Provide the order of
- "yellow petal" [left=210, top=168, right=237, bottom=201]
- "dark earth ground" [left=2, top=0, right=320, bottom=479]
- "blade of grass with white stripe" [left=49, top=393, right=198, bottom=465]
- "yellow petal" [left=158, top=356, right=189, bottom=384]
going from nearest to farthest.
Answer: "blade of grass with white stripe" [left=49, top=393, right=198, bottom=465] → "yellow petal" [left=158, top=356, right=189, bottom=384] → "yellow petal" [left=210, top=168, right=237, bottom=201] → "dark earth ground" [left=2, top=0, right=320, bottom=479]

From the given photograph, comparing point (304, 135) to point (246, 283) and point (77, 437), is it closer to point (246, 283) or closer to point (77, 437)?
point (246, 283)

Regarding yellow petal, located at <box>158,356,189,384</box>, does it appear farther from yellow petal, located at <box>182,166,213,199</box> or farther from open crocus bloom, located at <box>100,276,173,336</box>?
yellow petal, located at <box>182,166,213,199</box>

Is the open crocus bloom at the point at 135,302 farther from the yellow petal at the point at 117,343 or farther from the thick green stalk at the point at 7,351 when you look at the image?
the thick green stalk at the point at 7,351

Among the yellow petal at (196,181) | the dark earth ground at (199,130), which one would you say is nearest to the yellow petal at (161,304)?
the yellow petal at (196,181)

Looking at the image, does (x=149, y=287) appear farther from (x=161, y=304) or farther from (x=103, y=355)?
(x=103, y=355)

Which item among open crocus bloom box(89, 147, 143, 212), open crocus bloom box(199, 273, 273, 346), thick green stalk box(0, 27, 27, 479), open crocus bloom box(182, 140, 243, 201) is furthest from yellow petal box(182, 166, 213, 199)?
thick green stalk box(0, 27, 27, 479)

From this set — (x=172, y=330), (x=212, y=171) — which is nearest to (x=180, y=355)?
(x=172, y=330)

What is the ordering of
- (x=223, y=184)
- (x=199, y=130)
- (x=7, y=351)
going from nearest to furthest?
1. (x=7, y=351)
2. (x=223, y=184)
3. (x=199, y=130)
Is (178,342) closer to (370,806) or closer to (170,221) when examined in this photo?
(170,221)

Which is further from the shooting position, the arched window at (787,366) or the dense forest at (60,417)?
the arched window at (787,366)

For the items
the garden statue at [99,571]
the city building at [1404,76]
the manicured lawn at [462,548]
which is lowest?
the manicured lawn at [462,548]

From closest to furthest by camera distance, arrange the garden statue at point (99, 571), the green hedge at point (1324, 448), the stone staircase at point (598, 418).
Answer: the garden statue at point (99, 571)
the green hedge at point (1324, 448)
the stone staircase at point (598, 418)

_ _ _ _ _

Reproduce the material word for word, from its first line through the line containing "right=198, bottom=465] →", with both of those lines included.

Provide the order of
- "yellow petal" [left=210, top=168, right=237, bottom=201]
- "dark earth ground" [left=2, top=0, right=320, bottom=479]
- "blade of grass with white stripe" [left=49, top=393, right=198, bottom=465]
- "yellow petal" [left=158, top=356, right=189, bottom=384]
going from nearest to farthest.
Answer: "blade of grass with white stripe" [left=49, top=393, right=198, bottom=465] → "yellow petal" [left=158, top=356, right=189, bottom=384] → "yellow petal" [left=210, top=168, right=237, bottom=201] → "dark earth ground" [left=2, top=0, right=320, bottom=479]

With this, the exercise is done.